*** AVAILABLE DATA Section Begins ***

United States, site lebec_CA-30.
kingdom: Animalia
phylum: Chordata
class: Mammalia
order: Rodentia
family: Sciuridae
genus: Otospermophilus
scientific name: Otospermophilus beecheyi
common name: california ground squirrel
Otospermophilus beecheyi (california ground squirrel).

*** AVAILABLE DATA Section Ends ***

WHAT YOU ARE ASKED TO DO: All of the lines above must be returned exactly as they stand.

ANSWER BELOW:
United States, site lebec_CA-30.
kingdom: Animalia
phylum: Chordata
class: Mammalia
order: Rodentia
family: Sciuridae
genus: Otospermophilus
scientific name: Otospermophilus beecheyi
common name: california ground squirrel
Otospermophilus beecheyi (california ground squirrel).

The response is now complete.